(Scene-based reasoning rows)
----------
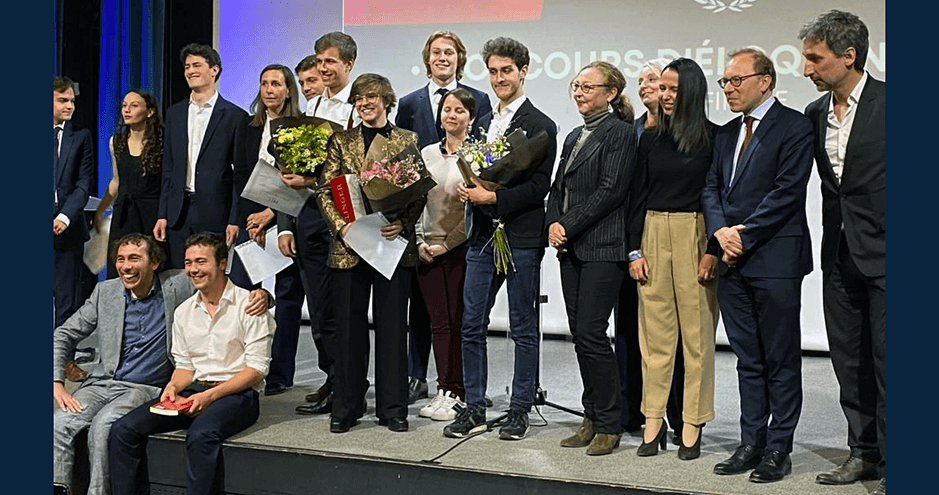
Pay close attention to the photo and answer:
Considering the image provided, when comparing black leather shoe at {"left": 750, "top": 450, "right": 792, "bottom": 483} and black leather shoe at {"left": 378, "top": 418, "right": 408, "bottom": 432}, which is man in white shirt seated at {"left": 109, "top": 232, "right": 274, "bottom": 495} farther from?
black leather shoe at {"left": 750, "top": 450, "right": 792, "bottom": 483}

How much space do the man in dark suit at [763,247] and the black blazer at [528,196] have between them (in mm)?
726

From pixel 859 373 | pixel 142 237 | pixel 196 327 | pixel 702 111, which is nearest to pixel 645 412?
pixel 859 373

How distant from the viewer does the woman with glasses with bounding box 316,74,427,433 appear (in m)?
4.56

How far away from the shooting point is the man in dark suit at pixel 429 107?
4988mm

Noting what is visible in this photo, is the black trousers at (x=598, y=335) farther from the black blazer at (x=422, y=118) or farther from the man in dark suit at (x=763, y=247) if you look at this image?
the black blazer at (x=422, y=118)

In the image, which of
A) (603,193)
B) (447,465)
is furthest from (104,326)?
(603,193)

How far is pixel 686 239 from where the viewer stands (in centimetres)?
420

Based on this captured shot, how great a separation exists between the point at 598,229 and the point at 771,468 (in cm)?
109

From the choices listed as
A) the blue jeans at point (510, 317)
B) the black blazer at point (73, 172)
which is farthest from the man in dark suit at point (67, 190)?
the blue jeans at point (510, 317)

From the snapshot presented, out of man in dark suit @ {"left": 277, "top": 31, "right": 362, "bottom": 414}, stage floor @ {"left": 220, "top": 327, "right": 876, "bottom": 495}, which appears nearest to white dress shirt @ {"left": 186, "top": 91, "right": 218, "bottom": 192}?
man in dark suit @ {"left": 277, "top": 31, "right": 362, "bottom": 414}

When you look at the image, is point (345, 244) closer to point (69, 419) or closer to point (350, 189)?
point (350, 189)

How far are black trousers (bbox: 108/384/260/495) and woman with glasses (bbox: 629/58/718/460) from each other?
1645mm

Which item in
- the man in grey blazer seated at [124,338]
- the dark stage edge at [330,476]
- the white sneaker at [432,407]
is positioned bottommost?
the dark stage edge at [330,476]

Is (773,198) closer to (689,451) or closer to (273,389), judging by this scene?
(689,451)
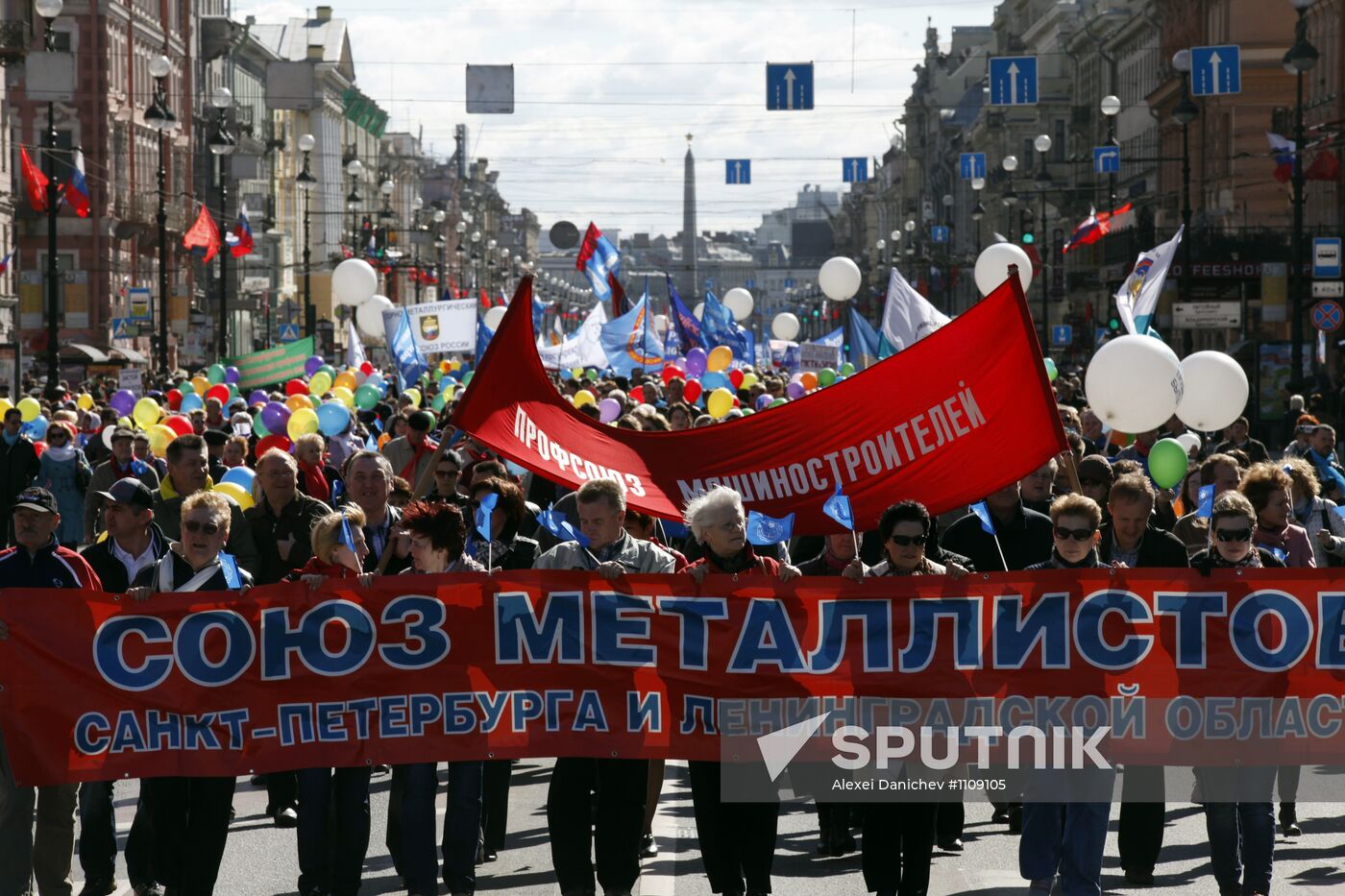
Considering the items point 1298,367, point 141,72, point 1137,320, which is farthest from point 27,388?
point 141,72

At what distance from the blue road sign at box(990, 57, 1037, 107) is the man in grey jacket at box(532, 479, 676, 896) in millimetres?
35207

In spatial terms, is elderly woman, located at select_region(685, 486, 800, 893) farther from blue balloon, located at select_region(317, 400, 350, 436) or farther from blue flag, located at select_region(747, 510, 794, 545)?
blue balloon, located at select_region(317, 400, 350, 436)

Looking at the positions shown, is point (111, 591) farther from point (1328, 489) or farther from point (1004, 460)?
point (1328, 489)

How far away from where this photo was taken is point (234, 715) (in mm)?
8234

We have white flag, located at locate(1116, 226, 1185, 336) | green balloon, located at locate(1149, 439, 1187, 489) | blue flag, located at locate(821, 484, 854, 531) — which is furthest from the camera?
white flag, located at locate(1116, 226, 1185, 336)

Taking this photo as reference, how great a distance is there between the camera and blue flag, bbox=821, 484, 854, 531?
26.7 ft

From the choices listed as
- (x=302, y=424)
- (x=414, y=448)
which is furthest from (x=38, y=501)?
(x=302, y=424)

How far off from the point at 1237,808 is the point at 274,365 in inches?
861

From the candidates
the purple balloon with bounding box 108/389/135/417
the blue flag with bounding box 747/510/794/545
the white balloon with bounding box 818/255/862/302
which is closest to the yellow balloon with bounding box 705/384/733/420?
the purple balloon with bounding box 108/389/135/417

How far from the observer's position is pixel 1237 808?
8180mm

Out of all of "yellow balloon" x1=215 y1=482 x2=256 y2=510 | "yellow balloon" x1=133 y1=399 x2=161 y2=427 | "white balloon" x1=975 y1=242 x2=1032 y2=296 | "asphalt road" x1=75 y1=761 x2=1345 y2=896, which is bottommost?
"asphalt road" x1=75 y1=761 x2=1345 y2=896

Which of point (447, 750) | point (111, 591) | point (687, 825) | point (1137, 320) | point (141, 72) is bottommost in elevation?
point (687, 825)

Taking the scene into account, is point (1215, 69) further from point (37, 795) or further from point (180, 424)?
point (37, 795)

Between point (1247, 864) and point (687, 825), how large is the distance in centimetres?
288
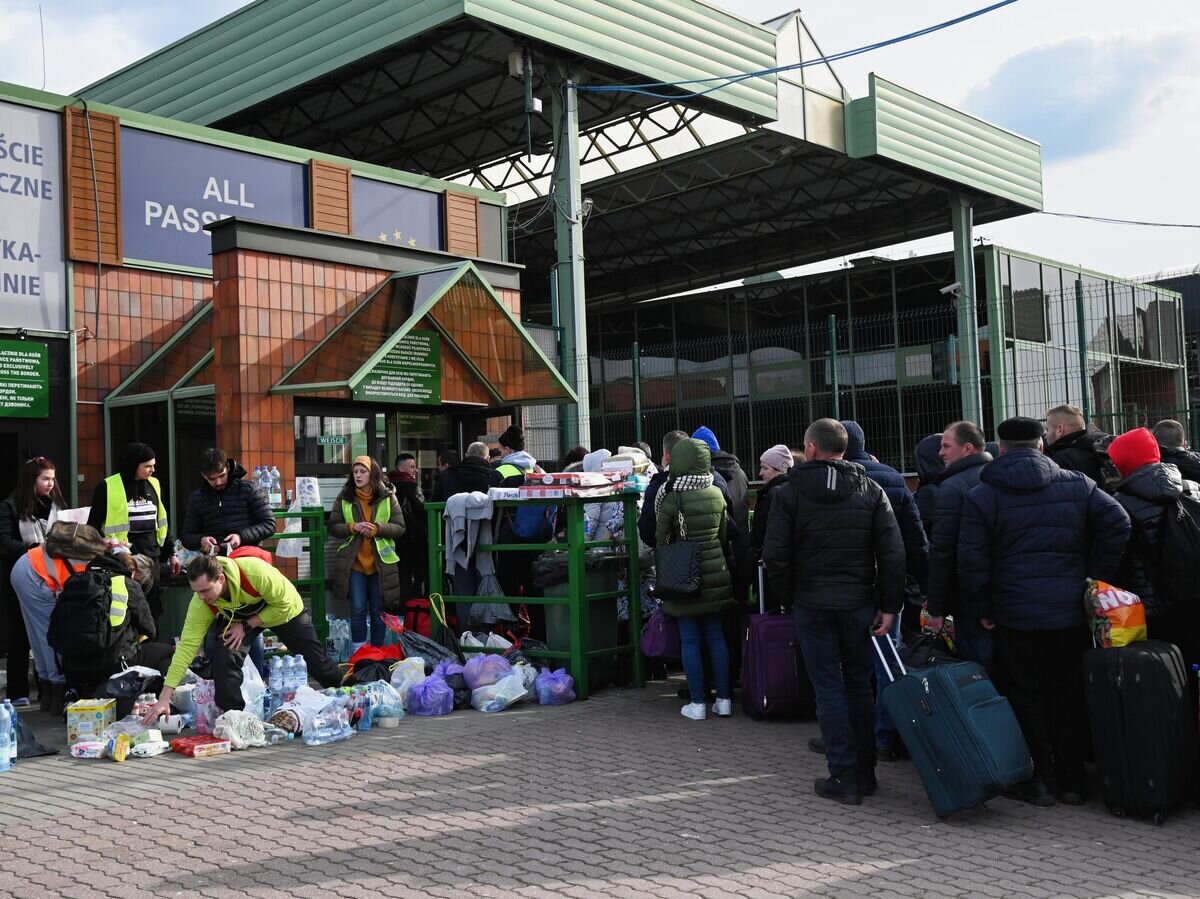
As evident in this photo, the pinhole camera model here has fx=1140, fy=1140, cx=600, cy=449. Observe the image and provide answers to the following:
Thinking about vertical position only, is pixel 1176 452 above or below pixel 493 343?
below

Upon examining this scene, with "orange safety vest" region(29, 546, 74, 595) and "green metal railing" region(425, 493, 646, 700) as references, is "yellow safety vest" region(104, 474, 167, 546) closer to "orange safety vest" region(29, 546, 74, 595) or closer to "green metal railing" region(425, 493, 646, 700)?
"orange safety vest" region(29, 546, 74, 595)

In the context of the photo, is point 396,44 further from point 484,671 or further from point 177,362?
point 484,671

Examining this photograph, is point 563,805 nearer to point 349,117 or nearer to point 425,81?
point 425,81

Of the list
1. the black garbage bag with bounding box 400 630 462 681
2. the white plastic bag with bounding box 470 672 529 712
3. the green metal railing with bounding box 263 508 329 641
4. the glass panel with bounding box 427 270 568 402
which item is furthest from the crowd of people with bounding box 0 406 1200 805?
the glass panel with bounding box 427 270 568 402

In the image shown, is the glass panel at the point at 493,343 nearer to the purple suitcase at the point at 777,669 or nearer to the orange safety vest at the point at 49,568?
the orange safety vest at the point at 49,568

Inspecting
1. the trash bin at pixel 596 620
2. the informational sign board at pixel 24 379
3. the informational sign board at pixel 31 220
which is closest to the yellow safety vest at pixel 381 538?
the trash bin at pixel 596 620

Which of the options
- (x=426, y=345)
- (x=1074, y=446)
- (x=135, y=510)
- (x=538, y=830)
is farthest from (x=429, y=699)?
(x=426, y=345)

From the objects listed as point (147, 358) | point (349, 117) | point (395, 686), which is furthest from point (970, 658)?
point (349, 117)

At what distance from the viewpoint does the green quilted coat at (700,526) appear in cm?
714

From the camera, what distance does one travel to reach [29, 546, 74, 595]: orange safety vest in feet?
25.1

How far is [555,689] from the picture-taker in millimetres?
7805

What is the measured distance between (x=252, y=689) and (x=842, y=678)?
----------
**Task:** Pull out every line from the one containing "In the context" down to the last row above, both ends included, and reproduce them word for word.

**Answer below:**
In the context of the photo, is point 396,44 further from point 484,671 or further from point 177,362?
point 484,671

Examining this photograph, is point 563,805 nearer to point 349,117 or nearer to point 425,81?
point 425,81

Of the list
1. the black garbage bag with bounding box 400 630 462 681
2. the white plastic bag with bounding box 470 672 529 712
3. the green metal railing with bounding box 263 508 329 641
4. the glass panel with bounding box 427 270 568 402
which item is furthest from the crowd of people with bounding box 0 406 1200 805?
the glass panel with bounding box 427 270 568 402

In the image shown, is the glass panel at the point at 493,343 nearer to the purple suitcase at the point at 777,669 or nearer to the orange safety vest at the point at 49,568?
the orange safety vest at the point at 49,568

Inspecting
1. the trash bin at pixel 596 620
2. the informational sign board at pixel 24 379
3. the informational sign board at pixel 31 220
which is closest to the yellow safety vest at pixel 381 538?
the trash bin at pixel 596 620

Which of the options
- (x=426, y=345)
- (x=1074, y=446)
- (x=135, y=510)
- (x=538, y=830)
is farthest from (x=429, y=699)?
(x=426, y=345)

From the objects listed as point (147, 358) | point (349, 117) | point (395, 686), which is furthest from point (970, 658)?
point (349, 117)

At what distance from the viewpoint does the green quilted coat at (700,526) appear in cm?
714

From the camera, what distance does one travel to reach [29, 546, 74, 595]: orange safety vest in feet?
25.1

How far is [555,689] from the picture-taker in millimetres?
7805

What is the measured distance between (x=252, y=689) and (x=842, y=678)?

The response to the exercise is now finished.